The idea (the "antirez" insight): in a routed-MoE model the bulk of the weights
live in the expert FFNs, and most experts are only sparsely active. Push the
routed experts to **2-bit** where the model is most redundant, keep the
**attention and the embedding/output weights at higher precision** where error
is most damaging, and steer the per-tensor bit-allocation with an **importance
matrix (imatrix)**. The result fits comfortably in **16 GB** with only a modest
perplexity cost versus the standard 4-bit baseline.

## Asymmetric quantization scheme

| Tensor group | Type | Count |
|---|---|---|
| Routed expert **gate** (`ffn_gate_exps`) | `IQ2_S` | 48 |
| Routed expert **up** (`ffn_up_exps`)     | `IQ2_S` | 48 |
| Routed expert **down** (`ffn_down_exps`) | `IQ3_S` | 48 |
| Attention `q/k/v/output`                 | `Q4_K`  | 192 |
| `token_embd`                             | `Q6_K`  | 1 |
| `output` (lm_head)                       | `Q6_K`  | 1 |

Notes:
- **`down` experts get an extra bit (`IQ3_S`)** — they are more error-sensitive
  than `gate`/`up`, so they are protected.
- This architecture has **no shared expert** — all FFN experts are routed, so
  there is no always-on expert to hold separately at high precision.
- Quantization was guided by an **imatrix** computed over
  `bartowski/calibration_datav3.txt` (128 chunks, ctx 512). `imatrix.dat` is
  included in this repo.

**Effective rate: 2.99 BPW**, on-disk **11.4 GB** (10.14 GiB).

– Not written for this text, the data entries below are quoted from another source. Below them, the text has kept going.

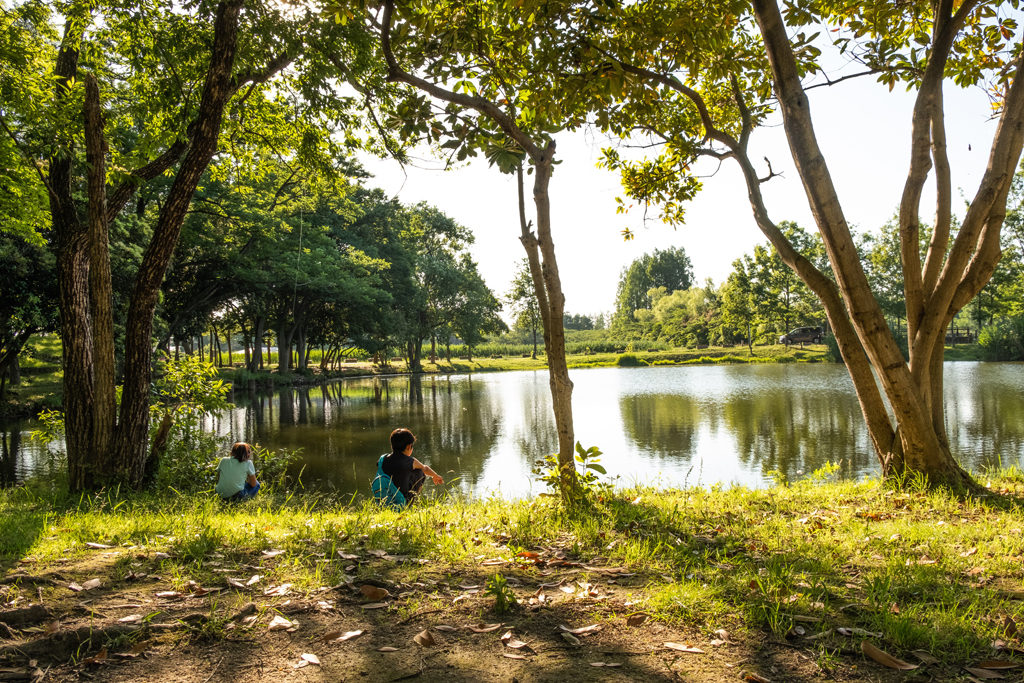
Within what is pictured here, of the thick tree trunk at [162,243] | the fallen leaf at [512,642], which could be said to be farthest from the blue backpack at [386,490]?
the fallen leaf at [512,642]

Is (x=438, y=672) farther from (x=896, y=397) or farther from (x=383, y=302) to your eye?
(x=383, y=302)

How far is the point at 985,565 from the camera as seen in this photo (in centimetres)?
402

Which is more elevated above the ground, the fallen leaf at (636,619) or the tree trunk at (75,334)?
the tree trunk at (75,334)

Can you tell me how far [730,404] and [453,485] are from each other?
13.9 metres

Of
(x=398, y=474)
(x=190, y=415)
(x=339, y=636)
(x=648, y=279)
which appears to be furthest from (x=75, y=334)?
(x=648, y=279)

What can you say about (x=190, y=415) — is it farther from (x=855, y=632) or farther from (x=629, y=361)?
(x=629, y=361)

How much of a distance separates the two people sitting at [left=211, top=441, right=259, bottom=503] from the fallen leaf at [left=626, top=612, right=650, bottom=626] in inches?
230

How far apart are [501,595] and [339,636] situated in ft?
2.79

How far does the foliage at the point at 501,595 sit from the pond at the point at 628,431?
4.34m

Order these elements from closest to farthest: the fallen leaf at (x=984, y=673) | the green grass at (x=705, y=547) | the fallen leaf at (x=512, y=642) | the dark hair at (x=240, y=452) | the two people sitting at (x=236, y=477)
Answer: the fallen leaf at (x=984, y=673)
the fallen leaf at (x=512, y=642)
the green grass at (x=705, y=547)
the two people sitting at (x=236, y=477)
the dark hair at (x=240, y=452)

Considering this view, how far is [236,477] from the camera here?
7828 mm

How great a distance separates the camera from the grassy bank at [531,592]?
110 inches

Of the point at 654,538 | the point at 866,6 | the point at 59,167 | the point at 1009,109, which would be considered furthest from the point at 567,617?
the point at 59,167

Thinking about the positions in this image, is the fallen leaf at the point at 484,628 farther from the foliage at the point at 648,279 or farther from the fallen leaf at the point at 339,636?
the foliage at the point at 648,279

## Quality (perplexity, wikitext-2 raw test, 200 chunks @ ctx 512)

| Model | PPL | Δ vs Q4_K_M |
|---|---|---|
| This asym 2-bit-expert (2.99 BPW, 11.4 GB) | **7.62** | +0.31 (+4.2%) |
| Standard `Q4_K_M` (~4.8 BPW, 18.6 GB) | **7.32** | — |

PPL measured with the same harness and chunk count for both. Lower is better.
The asym build trades a small PPL increase for a **~38% smaller** file that
clears the 16 GB bar.

## 16 GB fit

- Weights on disk / in VRAM: **11.4 GB**.
- KV cache (48 layers, GQA `n_head_kv = 4`, `head_dim = 128`) at f16 is
  ~0.092 MB/token, so a **16K-token** context adds ~**1.5 GB**.
- 11.4 GB weights + ~1.5 GB KV (16K ctx) + runtime overhead ≈ **~14 GB < 16 GB**. ✅

Use a quantized KV cache (`-ctk q8_0 -ctv q8_0`) to push context further.

## Usage (llama.cpp)

```bash
# Instruct (non-thinking) variant — no <think> blocks.
llama-server -m Qwen3-30B-A3B-Instruct-2507-asym-2bitexp.gguf -ngl 99 -c 16384
```

## Provenance / reproducibility

- **Source:** `unsloth/Qwen3-30B-A3B-Instruct-2507-GGUF` at `Q8_0`
  (near-lossless) as the requantization source (`--allow-requantize`).
- **imatrix corpus:** `bartowski/calibration_datav3.txt`, 128 chunks @ ctx 512.
- **Tooling:** `llama-quantize` with repeatable `--tensor-type REGEX=TYPE`
  overrides plus `--token-embedding-type Q6_K --output-tensor-type Q6_K`,
  base type `IQ3_S`, imatrix-guided.

```bash
llama-quantize --allow-requantize --imatrix imatrix.dat \
  --tensor-type "ffn_gate_exps=IQ2_S" --tensor-type "ffn_up_exps=IQ2_S" \
  --tensor-type "ffn_down_exps=IQ3_S" \
  --tensor-type "attn_q=Q4_K" --tensor-type "attn_k=Q4_K" \
  --tensor-type "attn_v=Q4_K" --tensor-type "attn_output=Q4_K" \
  --token-embedding-type Q6_K --output-tensor-type Q6_K \
  src-Q8_0.gguf Qwen3-30B-A3B-Instruct-2507-asym-2bitexp.gguf IQ3_S
```

Coherence verified on a coding task (`merge_intervals`) and a chickens/rabbits
reasoning problem (35 heads / 94 legs → 23 chickens, 12 rabbits).